### Passage
Technology

Posted on January 28, 2019 by staff

AI health firm publishes first results since IPO

Technology

A health tech company with global growth plans has published its first results since floating on the AIM market of the London Stock Exchange.

Sensyne Health is led by chief executive and former UK science minister Lord Paul Drayson and uses artificial intelligence to develop software that connects patients, clinicians and researchers.

The Oxford-based firm said it had made “strong progress” since the IPO on 17th August, which raised £60m in new investment.

“I am pleased to report strong progress by Sensyne Health in our first reporting period as a public company, achieving a number of important milestones,” said Lord Drayson.

“Our business development pipeline is showing good momentum and is on track to meet the objectives set out at our Initial Public Offering.

“The company is in an excellent position to capitalise on the data assets and clinical artificial intelligence capabilities provided by its equity partnerships with NHS Trusts and the University of Oxford in order to meet the growing world-wide demand for data-driven healthcare innovation.”

The firm said it had increased the number of NHS Trusts adopting its digital health applications to nine from four at the time of the IPO.

It has also increased the number of its NHS Trust Strategic Research Agreements from four at IPO to six, increasing the patient population covered by its partners from 2.5 million to 3m.

It has grown its workforce to 70 from 41 at the time of the IPO – including highly skilled clinicians, data scientists and software developers – and relocated to state-of-the-art facilities at the Schrödinger Building at the Oxford Science Park.

For the six months ended 31st October 2018, revenues increased to £39k compared with £20k for the same period in the previous year, with an operating loss of £10.3m compared with £3.4m in 2017.

### Stored data
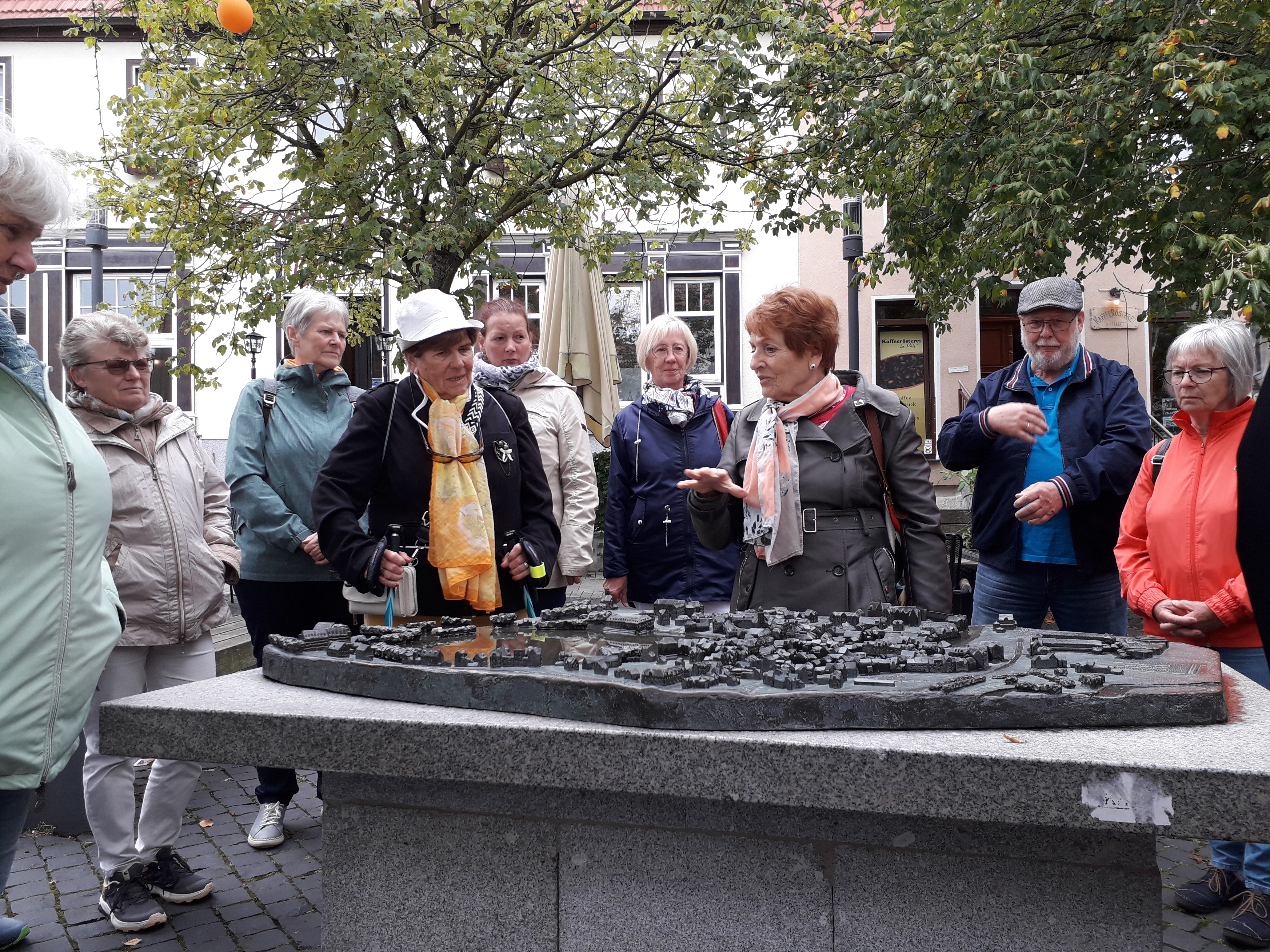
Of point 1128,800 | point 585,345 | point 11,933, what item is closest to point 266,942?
point 11,933

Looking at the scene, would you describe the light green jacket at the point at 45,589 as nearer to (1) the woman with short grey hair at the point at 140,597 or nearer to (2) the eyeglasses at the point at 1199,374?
(1) the woman with short grey hair at the point at 140,597

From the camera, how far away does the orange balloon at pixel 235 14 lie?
23.1 ft

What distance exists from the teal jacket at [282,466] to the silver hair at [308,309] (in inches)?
6.5

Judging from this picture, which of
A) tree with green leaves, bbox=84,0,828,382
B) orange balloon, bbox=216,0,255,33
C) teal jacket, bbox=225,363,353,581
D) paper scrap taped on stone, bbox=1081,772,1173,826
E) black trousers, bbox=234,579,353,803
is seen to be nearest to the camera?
paper scrap taped on stone, bbox=1081,772,1173,826

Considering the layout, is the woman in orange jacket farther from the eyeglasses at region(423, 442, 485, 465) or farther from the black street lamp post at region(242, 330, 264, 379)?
the black street lamp post at region(242, 330, 264, 379)

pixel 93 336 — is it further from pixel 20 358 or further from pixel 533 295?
pixel 533 295

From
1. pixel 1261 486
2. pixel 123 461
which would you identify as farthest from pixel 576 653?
pixel 123 461

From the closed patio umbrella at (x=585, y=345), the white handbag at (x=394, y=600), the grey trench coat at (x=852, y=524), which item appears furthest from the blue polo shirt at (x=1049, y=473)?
the closed patio umbrella at (x=585, y=345)

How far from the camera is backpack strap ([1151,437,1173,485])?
3467 millimetres

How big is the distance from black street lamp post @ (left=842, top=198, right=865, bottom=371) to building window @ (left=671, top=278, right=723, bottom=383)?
10.6ft

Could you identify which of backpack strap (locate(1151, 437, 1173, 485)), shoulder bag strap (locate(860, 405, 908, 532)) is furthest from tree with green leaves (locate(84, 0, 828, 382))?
backpack strap (locate(1151, 437, 1173, 485))

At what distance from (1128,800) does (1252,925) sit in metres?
1.83

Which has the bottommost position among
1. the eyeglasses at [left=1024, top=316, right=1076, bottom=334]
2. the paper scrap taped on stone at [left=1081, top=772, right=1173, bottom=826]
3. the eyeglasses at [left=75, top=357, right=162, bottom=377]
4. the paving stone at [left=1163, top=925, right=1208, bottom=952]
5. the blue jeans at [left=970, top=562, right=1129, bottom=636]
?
the paving stone at [left=1163, top=925, right=1208, bottom=952]

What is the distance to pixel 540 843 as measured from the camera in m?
2.19
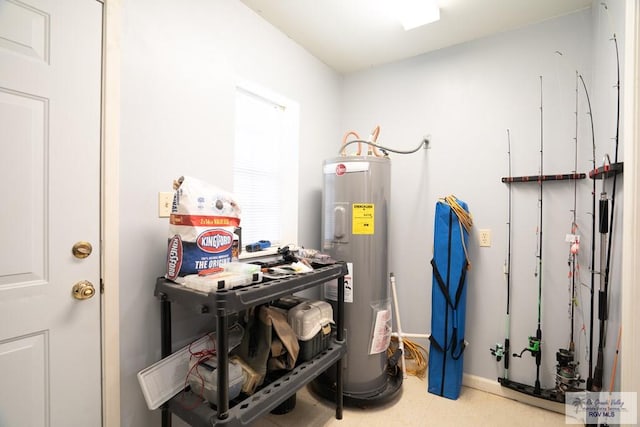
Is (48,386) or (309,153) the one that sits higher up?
(309,153)

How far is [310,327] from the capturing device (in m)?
1.56

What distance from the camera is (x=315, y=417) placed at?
5.89 ft

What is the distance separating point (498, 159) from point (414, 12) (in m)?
1.16

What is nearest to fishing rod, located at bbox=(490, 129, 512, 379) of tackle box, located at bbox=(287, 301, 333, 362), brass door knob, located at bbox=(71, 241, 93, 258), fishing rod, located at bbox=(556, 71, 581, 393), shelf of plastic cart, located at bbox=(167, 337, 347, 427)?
fishing rod, located at bbox=(556, 71, 581, 393)

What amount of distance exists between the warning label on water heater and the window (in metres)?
0.50

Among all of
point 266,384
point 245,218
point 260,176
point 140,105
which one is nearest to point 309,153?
point 260,176

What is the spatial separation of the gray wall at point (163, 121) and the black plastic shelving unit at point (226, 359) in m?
0.11

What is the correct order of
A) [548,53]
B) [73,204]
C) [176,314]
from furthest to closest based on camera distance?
[548,53]
[176,314]
[73,204]

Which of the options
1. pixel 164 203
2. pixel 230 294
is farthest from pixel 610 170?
pixel 164 203

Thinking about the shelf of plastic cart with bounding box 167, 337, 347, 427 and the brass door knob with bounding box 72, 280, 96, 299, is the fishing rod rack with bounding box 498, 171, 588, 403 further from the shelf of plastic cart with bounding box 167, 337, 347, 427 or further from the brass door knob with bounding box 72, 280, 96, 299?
the brass door knob with bounding box 72, 280, 96, 299

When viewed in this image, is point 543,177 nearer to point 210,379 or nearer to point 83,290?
point 210,379

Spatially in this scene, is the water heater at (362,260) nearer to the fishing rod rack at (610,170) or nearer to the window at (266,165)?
the window at (266,165)

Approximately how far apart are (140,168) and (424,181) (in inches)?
78.2

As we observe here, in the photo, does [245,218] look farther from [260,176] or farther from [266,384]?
[266,384]
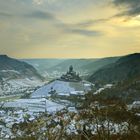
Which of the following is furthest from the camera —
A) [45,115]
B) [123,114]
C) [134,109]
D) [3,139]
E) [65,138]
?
[45,115]

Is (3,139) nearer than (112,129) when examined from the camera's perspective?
No

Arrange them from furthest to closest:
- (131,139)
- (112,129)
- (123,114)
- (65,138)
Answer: (123,114)
(112,129)
(65,138)
(131,139)

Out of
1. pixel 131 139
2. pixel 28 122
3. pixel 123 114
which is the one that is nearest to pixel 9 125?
pixel 28 122

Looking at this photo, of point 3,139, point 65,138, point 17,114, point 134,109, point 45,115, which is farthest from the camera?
point 17,114

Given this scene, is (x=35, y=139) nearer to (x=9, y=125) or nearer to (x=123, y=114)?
(x=123, y=114)

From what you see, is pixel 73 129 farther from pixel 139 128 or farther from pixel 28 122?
pixel 28 122

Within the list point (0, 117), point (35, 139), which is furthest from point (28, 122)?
point (35, 139)

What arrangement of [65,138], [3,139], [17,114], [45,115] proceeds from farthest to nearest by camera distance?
[17,114] → [45,115] → [3,139] → [65,138]

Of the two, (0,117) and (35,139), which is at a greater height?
(35,139)

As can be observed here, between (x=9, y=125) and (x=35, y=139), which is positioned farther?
(x=9, y=125)
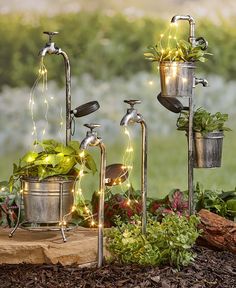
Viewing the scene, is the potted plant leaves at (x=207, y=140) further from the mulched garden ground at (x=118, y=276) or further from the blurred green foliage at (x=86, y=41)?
the blurred green foliage at (x=86, y=41)

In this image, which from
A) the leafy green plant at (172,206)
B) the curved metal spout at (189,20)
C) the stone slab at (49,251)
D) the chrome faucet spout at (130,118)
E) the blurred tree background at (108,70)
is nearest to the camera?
the chrome faucet spout at (130,118)

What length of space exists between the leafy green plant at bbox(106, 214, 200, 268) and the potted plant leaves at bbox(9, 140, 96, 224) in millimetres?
345

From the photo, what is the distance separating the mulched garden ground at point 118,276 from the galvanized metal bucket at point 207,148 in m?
0.62

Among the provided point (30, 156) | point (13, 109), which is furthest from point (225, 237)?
point (13, 109)

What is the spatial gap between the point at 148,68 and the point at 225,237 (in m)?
4.69

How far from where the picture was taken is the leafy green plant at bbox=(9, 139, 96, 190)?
4566 mm

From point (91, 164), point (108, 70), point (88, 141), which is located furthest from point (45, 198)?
point (108, 70)

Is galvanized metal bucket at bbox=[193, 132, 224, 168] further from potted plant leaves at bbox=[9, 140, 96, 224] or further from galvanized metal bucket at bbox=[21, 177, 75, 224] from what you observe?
galvanized metal bucket at bbox=[21, 177, 75, 224]

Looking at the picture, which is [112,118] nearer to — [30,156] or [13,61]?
[13,61]

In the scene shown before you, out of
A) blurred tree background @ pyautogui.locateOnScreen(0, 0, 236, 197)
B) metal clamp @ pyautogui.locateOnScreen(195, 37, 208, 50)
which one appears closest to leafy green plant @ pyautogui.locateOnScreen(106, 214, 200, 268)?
metal clamp @ pyautogui.locateOnScreen(195, 37, 208, 50)

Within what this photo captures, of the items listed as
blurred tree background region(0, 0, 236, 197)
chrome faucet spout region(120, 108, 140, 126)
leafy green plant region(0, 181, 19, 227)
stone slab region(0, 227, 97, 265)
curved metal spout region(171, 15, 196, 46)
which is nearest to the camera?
chrome faucet spout region(120, 108, 140, 126)

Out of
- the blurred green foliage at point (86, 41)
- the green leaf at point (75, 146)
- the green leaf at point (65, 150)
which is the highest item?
the blurred green foliage at point (86, 41)

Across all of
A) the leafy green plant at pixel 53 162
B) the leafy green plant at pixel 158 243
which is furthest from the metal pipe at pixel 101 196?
the leafy green plant at pixel 53 162

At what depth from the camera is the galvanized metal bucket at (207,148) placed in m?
4.84
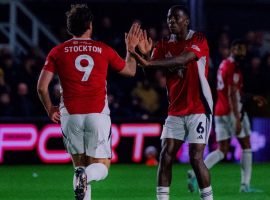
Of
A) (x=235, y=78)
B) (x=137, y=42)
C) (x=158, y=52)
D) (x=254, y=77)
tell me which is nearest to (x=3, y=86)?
(x=254, y=77)

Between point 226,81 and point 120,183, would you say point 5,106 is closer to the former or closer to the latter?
Result: point 120,183

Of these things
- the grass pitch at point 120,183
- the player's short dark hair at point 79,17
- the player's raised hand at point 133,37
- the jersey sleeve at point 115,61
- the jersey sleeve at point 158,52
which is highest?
the player's short dark hair at point 79,17

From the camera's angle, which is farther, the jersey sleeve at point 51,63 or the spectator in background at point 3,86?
the spectator in background at point 3,86

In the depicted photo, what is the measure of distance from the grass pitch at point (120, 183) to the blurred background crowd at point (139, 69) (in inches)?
71.6

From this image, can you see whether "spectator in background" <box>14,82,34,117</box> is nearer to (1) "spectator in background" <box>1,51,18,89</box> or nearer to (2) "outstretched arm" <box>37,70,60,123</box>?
(1) "spectator in background" <box>1,51,18,89</box>

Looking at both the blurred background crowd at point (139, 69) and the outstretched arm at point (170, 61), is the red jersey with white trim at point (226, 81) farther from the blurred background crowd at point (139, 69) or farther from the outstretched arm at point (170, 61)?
the blurred background crowd at point (139, 69)

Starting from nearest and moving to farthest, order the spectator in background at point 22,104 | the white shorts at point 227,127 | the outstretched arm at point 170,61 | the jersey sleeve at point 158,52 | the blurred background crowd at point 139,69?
the outstretched arm at point 170,61
the jersey sleeve at point 158,52
the white shorts at point 227,127
the spectator in background at point 22,104
the blurred background crowd at point 139,69

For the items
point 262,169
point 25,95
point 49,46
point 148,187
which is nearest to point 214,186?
point 148,187

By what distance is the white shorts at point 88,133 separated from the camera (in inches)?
386

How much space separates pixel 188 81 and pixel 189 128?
1.65 feet

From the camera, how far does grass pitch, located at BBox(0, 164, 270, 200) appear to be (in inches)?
511

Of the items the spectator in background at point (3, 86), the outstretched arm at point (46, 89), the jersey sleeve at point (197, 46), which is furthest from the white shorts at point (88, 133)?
the spectator in background at point (3, 86)

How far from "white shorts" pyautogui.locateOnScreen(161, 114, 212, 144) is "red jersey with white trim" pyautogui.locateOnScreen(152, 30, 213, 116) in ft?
0.21

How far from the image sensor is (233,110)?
13.6 meters
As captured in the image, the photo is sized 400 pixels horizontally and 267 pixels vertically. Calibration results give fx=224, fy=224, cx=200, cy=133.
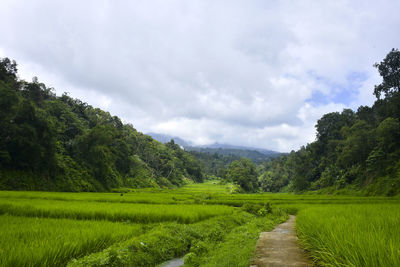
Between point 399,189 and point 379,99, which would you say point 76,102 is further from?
point 379,99

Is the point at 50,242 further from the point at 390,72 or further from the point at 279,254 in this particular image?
the point at 390,72

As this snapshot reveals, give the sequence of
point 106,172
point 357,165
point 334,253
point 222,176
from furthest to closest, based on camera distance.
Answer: point 222,176 → point 357,165 → point 106,172 → point 334,253

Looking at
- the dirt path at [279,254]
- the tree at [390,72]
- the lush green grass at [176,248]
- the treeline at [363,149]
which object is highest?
the tree at [390,72]

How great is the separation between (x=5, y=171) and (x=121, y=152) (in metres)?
24.7

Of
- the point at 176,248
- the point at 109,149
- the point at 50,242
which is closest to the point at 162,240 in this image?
the point at 176,248

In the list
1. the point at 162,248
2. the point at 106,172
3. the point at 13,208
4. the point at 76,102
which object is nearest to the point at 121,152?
the point at 106,172

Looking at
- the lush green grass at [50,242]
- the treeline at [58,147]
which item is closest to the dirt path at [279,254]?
the lush green grass at [50,242]

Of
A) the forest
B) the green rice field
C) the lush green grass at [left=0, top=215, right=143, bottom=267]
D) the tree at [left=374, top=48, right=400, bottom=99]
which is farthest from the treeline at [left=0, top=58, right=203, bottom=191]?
the tree at [left=374, top=48, right=400, bottom=99]

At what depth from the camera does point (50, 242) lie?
5.56m

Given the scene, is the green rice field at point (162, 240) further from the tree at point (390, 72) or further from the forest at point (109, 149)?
the tree at point (390, 72)

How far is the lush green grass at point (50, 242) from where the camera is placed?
4594mm

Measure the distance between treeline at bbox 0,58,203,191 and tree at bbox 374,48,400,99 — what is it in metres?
55.0

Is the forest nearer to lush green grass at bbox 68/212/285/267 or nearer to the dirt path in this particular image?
lush green grass at bbox 68/212/285/267

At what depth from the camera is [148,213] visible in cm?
1152
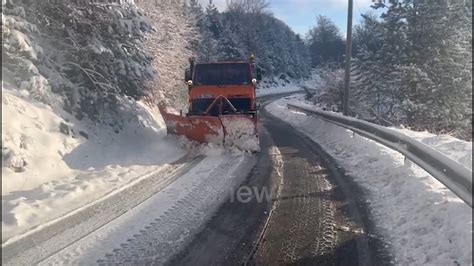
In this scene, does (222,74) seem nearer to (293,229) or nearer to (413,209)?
(413,209)

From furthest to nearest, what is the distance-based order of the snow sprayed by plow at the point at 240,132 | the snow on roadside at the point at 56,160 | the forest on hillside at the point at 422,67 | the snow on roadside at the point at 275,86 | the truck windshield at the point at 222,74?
the snow on roadside at the point at 275,86 < the forest on hillside at the point at 422,67 < the truck windshield at the point at 222,74 < the snow sprayed by plow at the point at 240,132 < the snow on roadside at the point at 56,160

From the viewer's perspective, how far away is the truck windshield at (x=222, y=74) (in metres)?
13.3

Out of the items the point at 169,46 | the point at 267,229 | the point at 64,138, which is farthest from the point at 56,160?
the point at 169,46

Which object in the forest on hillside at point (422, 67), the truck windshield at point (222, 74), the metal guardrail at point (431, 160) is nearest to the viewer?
the metal guardrail at point (431, 160)

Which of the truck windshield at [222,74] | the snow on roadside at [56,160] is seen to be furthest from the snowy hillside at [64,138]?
the truck windshield at [222,74]

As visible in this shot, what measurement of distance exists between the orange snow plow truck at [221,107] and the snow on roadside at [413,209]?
2.47 m

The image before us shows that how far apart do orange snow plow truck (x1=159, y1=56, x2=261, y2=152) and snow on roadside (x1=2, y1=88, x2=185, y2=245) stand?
683mm

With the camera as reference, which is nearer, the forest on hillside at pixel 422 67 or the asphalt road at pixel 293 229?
the asphalt road at pixel 293 229

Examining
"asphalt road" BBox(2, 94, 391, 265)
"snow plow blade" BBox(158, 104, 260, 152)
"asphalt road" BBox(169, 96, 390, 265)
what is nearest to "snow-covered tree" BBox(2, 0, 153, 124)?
"snow plow blade" BBox(158, 104, 260, 152)

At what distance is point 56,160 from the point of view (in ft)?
29.7

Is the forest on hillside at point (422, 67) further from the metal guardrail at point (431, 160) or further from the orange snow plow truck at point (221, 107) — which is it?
the metal guardrail at point (431, 160)

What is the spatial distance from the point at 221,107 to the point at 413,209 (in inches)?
292

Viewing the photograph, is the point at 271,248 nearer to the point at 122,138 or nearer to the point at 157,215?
the point at 157,215

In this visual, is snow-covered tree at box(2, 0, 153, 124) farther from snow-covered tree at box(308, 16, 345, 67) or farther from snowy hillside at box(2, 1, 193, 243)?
snow-covered tree at box(308, 16, 345, 67)
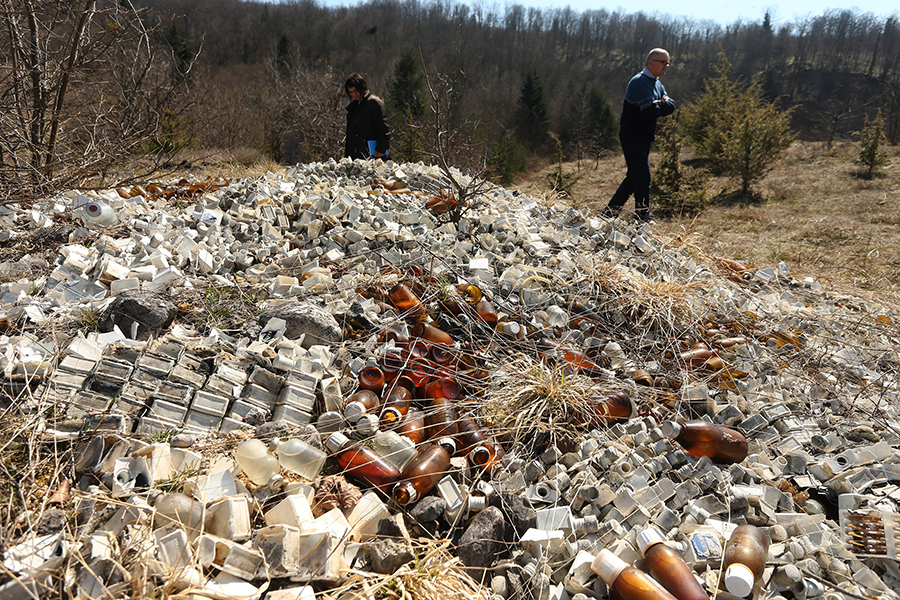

### Required actions
**1.** Give every sum of money stated in pounds in the article on Sensyne Health's first results since its IPO.
**2.** Write the next few paragraphs of the article on Sensyne Health's first results, beginning after its final sentence.
You won't need the records for any of this.

### Answers
**1.** £60m, £39k, £20k, £10.3m, £3.4m

**2.**
Sensyne has also announced the signing of an agreement with Jefferson Health for the clinical and economic evaluation of a digital therapeutic product and generation of curated patient data within a US hospital system; conditional agreements for two further NHS Trust Strategic Research Agreements with George Eliot NHS Trust and Wye Valley NHS Trust, for which they will each be issued with £2.5m in ordinary shares in the company at £1.75 per share; and signing of a research agreement with the Big Data Institute at the University of Oxford to use Sensyne’s anonymised patient data in the field of chronic disease including chronic kidney disease and cardiovascular disease.

In an interview with BusinessCloud last year, Lord Drayson spoke about his ambitions to build world-leading technology company.

“I want it to become one of the world’s leading technology companies, realising the potential of artificial intelligence in healthcare but doing it in an ethical way,” he said.

“The last company that I built reached a market cap of $890 million – this company has the potential to be significantly bigger than that.”

Sensyne appointed an interim non-executive chairman, Charles Swingland, after previous chairman Professor Sir John Bell stepped down to avoid any potential conflicts of interest with his role advising UK Government.